Records provided
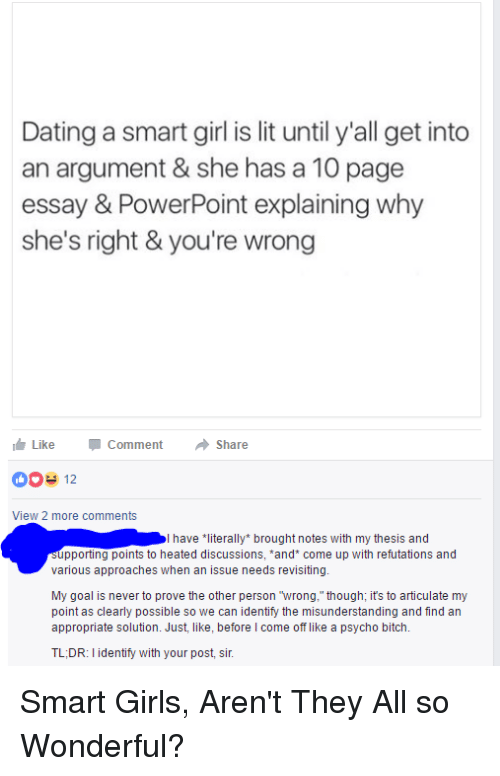 dating a smart girl is lit until y all get into an argument she  bitch dating and girls dating a smart girl is lit until y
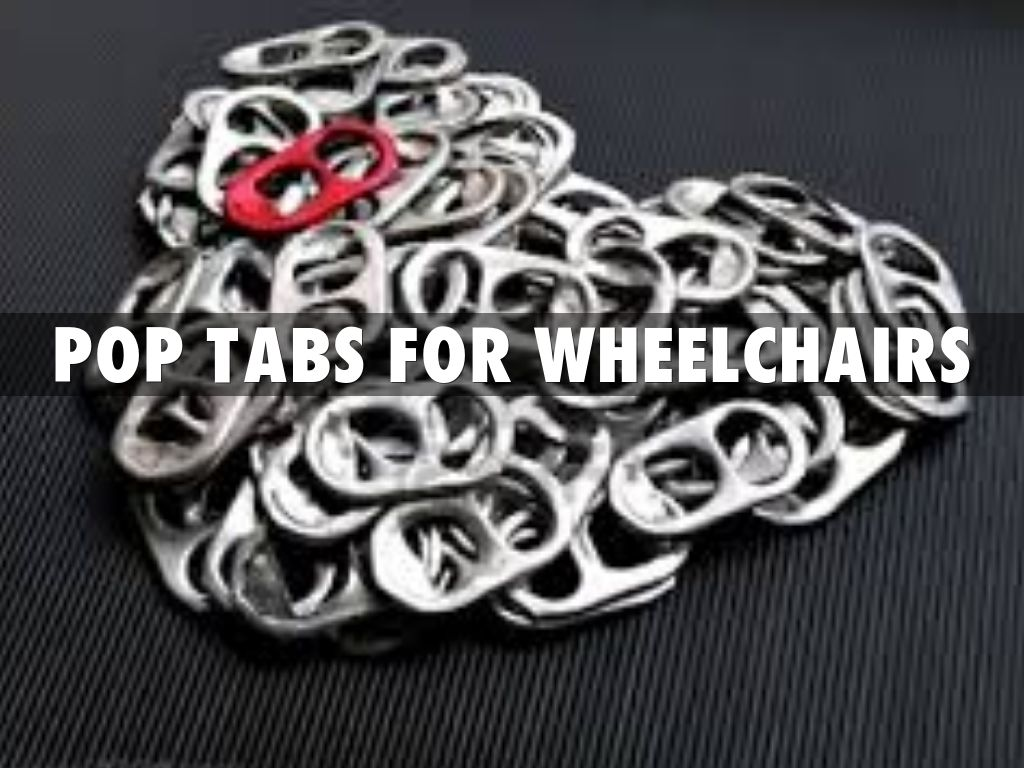 Pop Tabs for WheelChairs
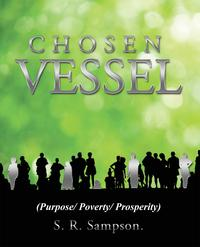 Chosen Vessel(Purpose/ Poverty/ Prosperity)【電子書籍】[ S. R. Sampson. ]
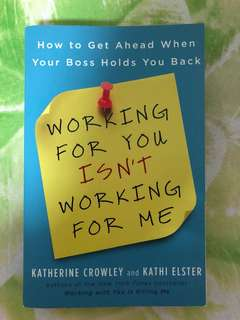 Working for you isn't working for me - Book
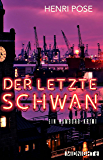 Der letzte Schwan: Ein Hamburg-Krimi (Ein-David-Brügge-Krimi 1)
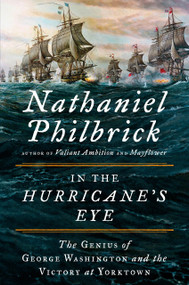 In the Hurricane's Eye (The Genius of George Washington and the Victory at Yorktown) by Nathaniel Philbrick, 9780525426769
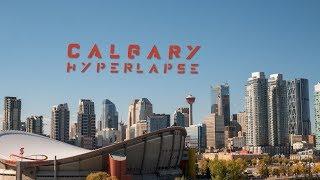 Calgary Hyperlapse / Timelapse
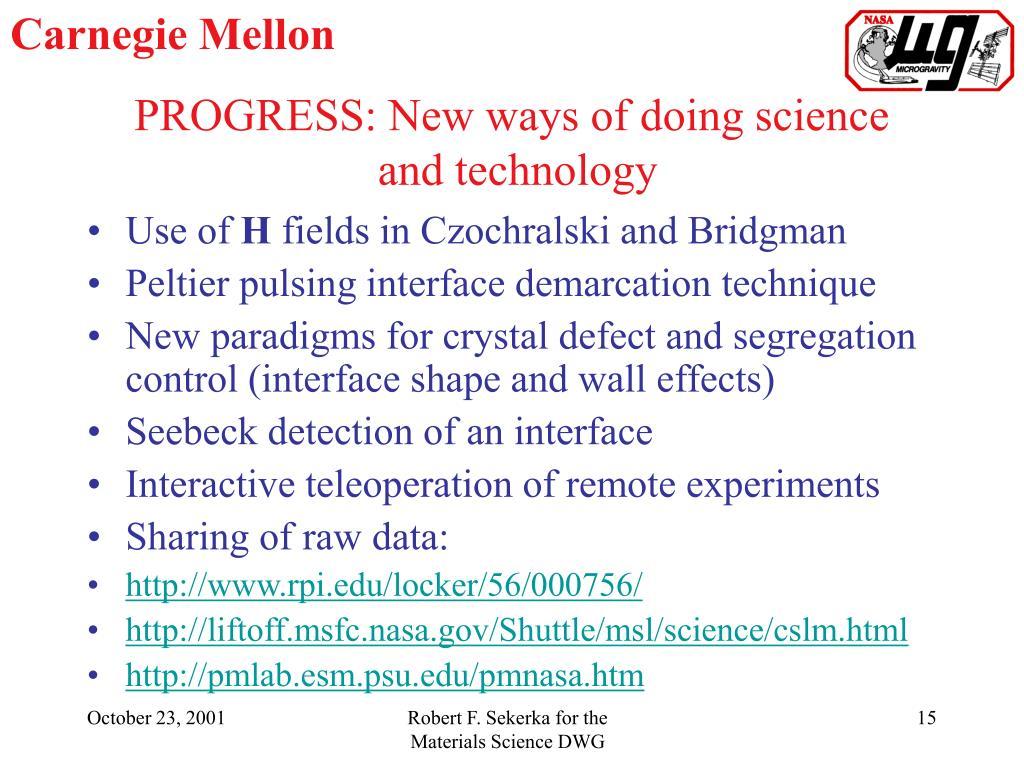 PROGRESS: New ways of doing science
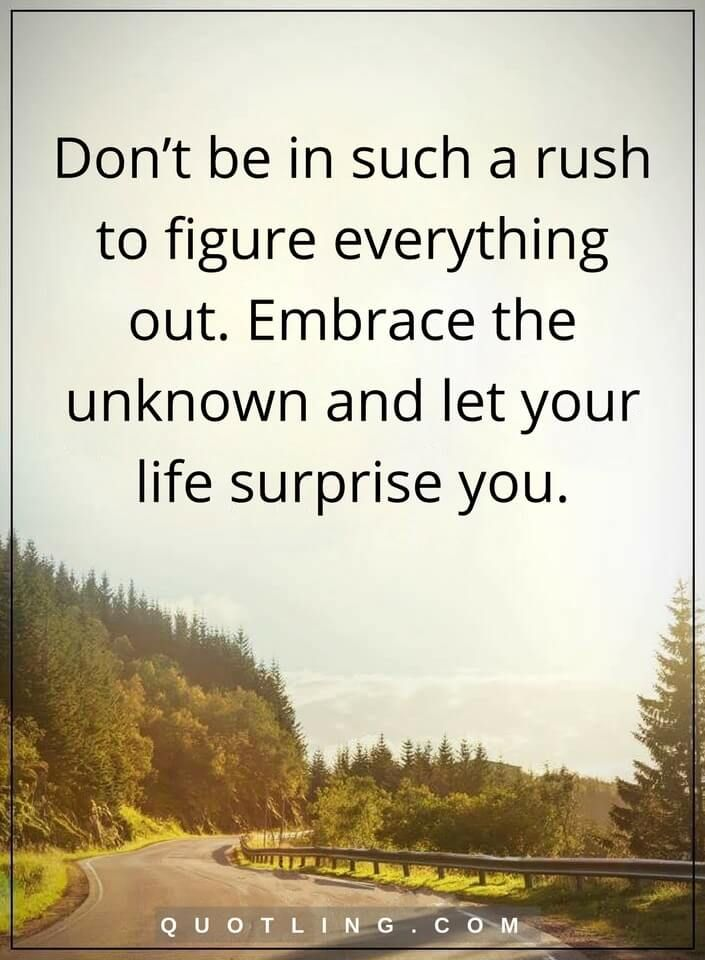 be patient quotes Don't be in such a rush to figure everything out. Embrace the unknown and let your life surprise you.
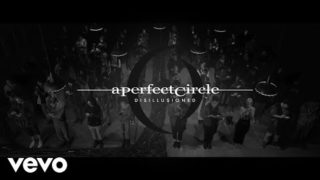 A Perfect Circle – Disillusioned [Official Video]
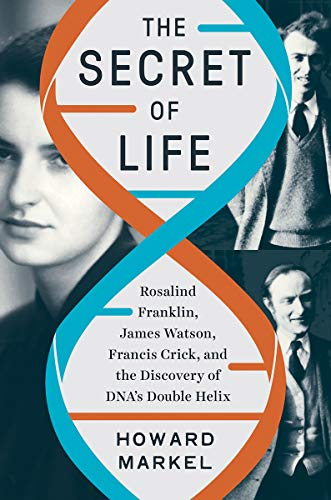 Book Cover: The Secret of Life: Rosalind Franklin, James Watson, Francis Crick, and the Discovery of DNA's Double Helix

Task brief
Reproduce, word for word, every line from the start of the records down to and including the line with "Der letzte Schwan: Ein"; skip the pictures.

Exercise solution
 dating a smart girl is lit until y all get into an argument she  bitch dating and girls dating a smart girl is lit until y
 Pop Tabs for WheelChairs
 Chosen Vessel(Purpose/ Poverty/ Prosperity)【電子書籍】[ S. R. Sampson. ]
 Working for you isn't working for me - Book
 Der letzte Schwan: Ein Hamburg-Krimi (Ein-David-Brügge-Krimi 1)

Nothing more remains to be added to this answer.